Steps to make Delicata Squash Salad w/ Roasted Salmon:
  1. Pre-heat oven to 425
  2. The squash will take the longest amount of time so slice your delicata squash into half-inch rounds, scoop out the seeds, and toss with salt, pepper, and olive oil
  3. Place squash on a cookie sheet and roast for 30 minutes, flipping halfway through
  4. Seed your pomegranate and keep seeds off to the side
  5. Toast a handful of pecans for 7-10 minutes over low heat and reserve
  6. In a non-stick pan, heat 2 tbsps of olive oil over medium heat.
  7. Add salt and pepper to your salmon filet, and cook skin side down in the pan until skin is crispy.

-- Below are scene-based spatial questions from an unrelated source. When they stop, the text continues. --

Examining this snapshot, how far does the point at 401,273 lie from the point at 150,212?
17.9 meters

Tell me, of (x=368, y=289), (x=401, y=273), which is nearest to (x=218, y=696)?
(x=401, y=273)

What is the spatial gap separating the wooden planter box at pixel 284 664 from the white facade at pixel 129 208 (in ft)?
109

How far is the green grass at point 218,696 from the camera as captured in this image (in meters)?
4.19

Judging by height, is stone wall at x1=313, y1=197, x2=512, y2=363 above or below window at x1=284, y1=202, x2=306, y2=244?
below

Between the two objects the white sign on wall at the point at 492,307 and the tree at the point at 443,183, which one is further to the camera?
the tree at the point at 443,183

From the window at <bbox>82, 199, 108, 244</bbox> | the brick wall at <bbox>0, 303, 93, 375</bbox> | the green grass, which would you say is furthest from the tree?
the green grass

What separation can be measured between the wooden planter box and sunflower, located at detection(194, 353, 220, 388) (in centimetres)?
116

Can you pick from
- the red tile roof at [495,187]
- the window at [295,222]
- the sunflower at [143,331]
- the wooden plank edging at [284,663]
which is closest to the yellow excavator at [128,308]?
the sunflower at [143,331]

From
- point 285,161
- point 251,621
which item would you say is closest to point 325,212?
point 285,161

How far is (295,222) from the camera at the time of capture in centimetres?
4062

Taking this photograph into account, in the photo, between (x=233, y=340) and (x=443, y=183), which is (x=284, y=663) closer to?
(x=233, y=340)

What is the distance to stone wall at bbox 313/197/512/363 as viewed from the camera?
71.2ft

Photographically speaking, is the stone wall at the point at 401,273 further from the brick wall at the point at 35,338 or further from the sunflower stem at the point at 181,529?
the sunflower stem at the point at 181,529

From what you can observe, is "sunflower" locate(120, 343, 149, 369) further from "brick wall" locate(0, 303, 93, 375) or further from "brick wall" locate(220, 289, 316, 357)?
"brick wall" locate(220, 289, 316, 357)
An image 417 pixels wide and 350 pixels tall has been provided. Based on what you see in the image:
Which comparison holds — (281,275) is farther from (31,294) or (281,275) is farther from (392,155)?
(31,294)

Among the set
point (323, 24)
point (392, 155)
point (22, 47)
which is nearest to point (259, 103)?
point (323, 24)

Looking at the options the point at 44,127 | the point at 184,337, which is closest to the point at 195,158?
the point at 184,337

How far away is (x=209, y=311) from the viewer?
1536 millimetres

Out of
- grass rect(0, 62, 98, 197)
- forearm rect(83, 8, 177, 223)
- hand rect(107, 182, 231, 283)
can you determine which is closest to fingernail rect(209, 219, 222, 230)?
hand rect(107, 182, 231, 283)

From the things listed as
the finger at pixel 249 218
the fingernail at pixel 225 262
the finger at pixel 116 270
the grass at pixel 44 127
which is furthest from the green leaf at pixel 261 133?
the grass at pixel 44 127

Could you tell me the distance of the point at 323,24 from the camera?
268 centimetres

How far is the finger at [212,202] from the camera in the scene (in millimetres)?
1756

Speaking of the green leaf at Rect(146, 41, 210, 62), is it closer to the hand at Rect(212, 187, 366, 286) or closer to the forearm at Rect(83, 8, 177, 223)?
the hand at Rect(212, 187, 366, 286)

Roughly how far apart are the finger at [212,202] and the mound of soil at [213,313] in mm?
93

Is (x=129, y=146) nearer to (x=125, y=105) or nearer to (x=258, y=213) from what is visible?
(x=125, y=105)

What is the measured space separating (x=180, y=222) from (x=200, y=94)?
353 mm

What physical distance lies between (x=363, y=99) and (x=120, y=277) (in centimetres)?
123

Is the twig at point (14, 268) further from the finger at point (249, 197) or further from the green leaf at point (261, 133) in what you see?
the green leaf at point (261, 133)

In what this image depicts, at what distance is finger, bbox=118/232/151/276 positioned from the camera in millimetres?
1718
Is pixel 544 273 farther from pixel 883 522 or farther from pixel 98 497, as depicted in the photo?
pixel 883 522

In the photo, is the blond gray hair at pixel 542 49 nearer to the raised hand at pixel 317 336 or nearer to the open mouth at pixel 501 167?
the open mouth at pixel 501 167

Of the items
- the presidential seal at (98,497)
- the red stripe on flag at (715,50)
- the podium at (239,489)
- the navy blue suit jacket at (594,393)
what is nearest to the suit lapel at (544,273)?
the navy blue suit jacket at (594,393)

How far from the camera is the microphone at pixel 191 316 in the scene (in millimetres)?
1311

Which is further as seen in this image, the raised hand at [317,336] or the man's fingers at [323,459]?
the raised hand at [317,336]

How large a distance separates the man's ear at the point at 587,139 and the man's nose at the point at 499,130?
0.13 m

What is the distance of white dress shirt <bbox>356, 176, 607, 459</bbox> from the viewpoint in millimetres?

  8. Transfer to baking sheet, top with 2 tbsps of whole grain mustard and roast until desired doneness.
  9. Whisk salt, pepper, olive oil, apple cider vinegar, and dijon mustard for dressing.
  10. Toss salad ingredients with dressing, top with squash and salmon, and enjoy!

Spread evenly on a baking sheet. While squash cools, make the salad. While the squash is roasting, pat the salmon dry with paper towels. Rub the salmon with the remaining duck fat and Creole seasoning. Add a little salt if desired.